In the 2009, 2010 and 2011 drafts, Oakland took the player who had run the fastest 40-yard dash at the combine -- Darrius Heyward-Bey, Jacoby Ford and DeMarcus Van Dyke, respectively. On Monday in the third round of the supplemental draft the Raiders added Terrelle Pryor, who ran the fourth-fastest time among this year's prospects at his workout day last week.
But casting aside the obvious jokes about Davis and the Raiders' uncontrollable attraction to athletic players who don't produce, selecting Pryor isn't all that risky.
The questions about Pryor's quarterbacking abilities are valid, even though his 31-4 record (before this past season was vacated) as a starter at Ohio State is pretty remarkable. Pryor certainly racked up a lot of wins, but mostly against teams the Buckeyes should have beaten. His accuracy is inconsistent. Today's NFL has made room for non-traditional, athletic quarterbacks such as Michael Vick, Cam Newton and Vince Young, but those players always illustrated some deftness as pocket passers. Pryor, though, still can't be trusted to win a game with his arm.
Campbell was benched last season for Bruce Gradkowski. He was knocked out of Saturday's exhibition against the 49ers with a possible concussion. Edwards is 14-19 as a starter and he has never finished above .500. Boller is 20-26 and has thrown 48 touchdowns and 51 interceptions.
So Pryor doesn't exactly have to beat out Ken Stabler and Rich Gannon when he's done with his five-game suspension.
The Raiders, who sacrificed a third-round pick in 2012 to obtain Pryor, will pay him about $2.3 million over four years, which includes a signing bonus of nearly $600,000.

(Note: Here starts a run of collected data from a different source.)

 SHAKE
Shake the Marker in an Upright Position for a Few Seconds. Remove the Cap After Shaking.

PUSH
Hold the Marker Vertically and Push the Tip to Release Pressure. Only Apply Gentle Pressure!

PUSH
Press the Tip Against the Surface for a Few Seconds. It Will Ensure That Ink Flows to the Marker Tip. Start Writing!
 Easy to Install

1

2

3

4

But at least the Raiders didn't commit the same mistake the Denver Broncos did. The Broncos selected Tim Tebow with the 25th overall pick and gave him a contract worth $9.7 million, plus a $1.5 million bonus if he reached minimum playing time. Despite that commitment Denver doesn't appear confident Tebow is the quarterback of the future. There are rumors the Broncos may either cut or trade Tebow, who isn't going to be the starter Week 1, and so far, it looks as if the former Heisman Trophy winner was a wasted pick.

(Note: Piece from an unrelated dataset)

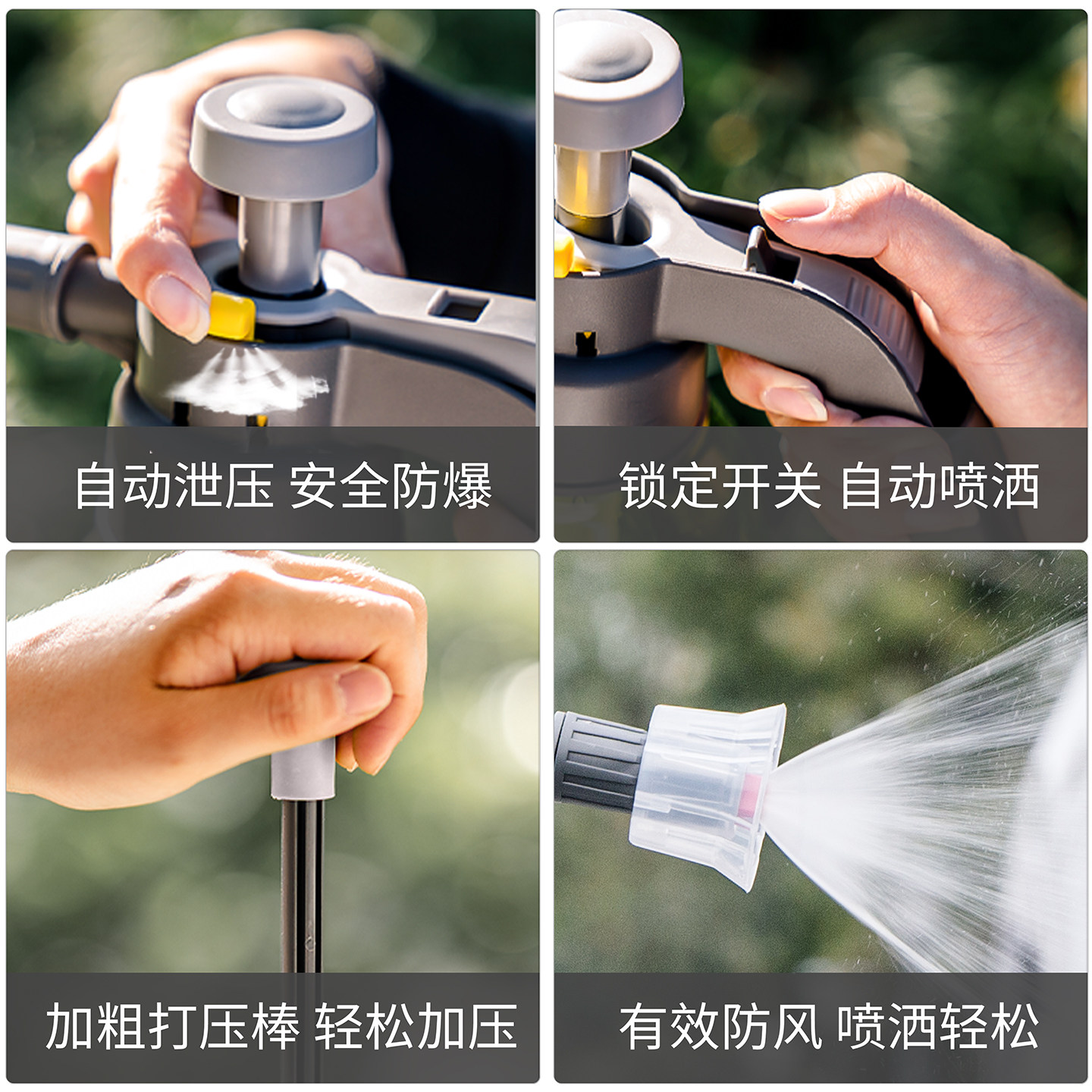 自动泄压 安全防爆

锁定开关 自动喷洒

加粗打压棒 轻松加压

有效防风 喷洒轻松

Regardless of what you think of Pryor's character or whether you believe he's solely responsible for Ohio State's current predicament with the NCAA, Pryor earning a start at quarterback in the NFL isn't all that far-fetched or unreasonable.
Tebow, currently uncertain of even a backup position, started three games last season. Brian St. Pierre started a game for the Panthers last season. Alex Smith is 19-31 in the NFL, but the 49ers still extended his contract. Even though he's raw, Pryor probably can't be worse.

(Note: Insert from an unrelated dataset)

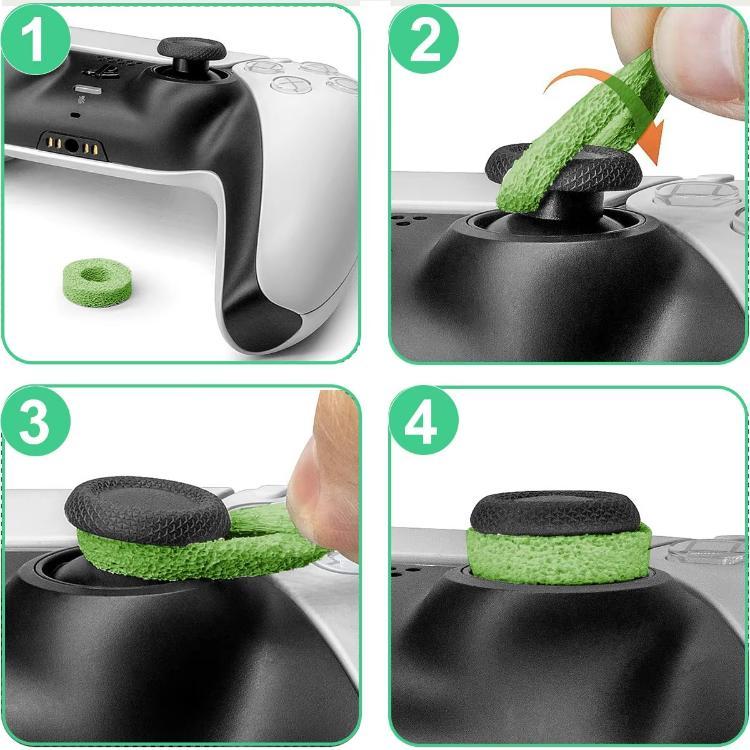 1

2

3

4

In 2007, after a holdout, the Raiders gave No. 1 pick JaMarcus Russell, another workout wonder, a six-year $61 million contract with $32 million guaranteed. Compared to that, selecting Pryor in the supplemental draft was like buying brand-name toothpaste from a dollar store.
Let's say Pryor bombs at quarterback. Let's say he's the worst quarterback in the history of mankind. Depending on whose stopwatch you believe, the 6-foot-6, 240-pound Pryor still ran the 40-yard dash in 4.36 seconds.
Position change, anyone?
As much as Pryor apologists make it seem as though moving to tight end or wide receiver would be insulting, there is no shame in Pryor converting to another position and a higher number if it increases his chances of having a long-term NFL career.
Hines Ward was a quarterback, wide receiver and tailback at Georgia. Antonio Gates, a former basketball player, never played college football but will likely be a Hall of Famer as a tight end. Kordell "Slash" Stewart and Antwaan Randle El transitioned from dynamic college quarterbacks to dangerous multitalented NFL players. Great athletes put in the right position make plays.
I'm often as confused as anyone by the Raiders' strategy, but gambling on Pryor makes some sense. Besides, if Davis were Bill Belichick, we'd be calling this move genius.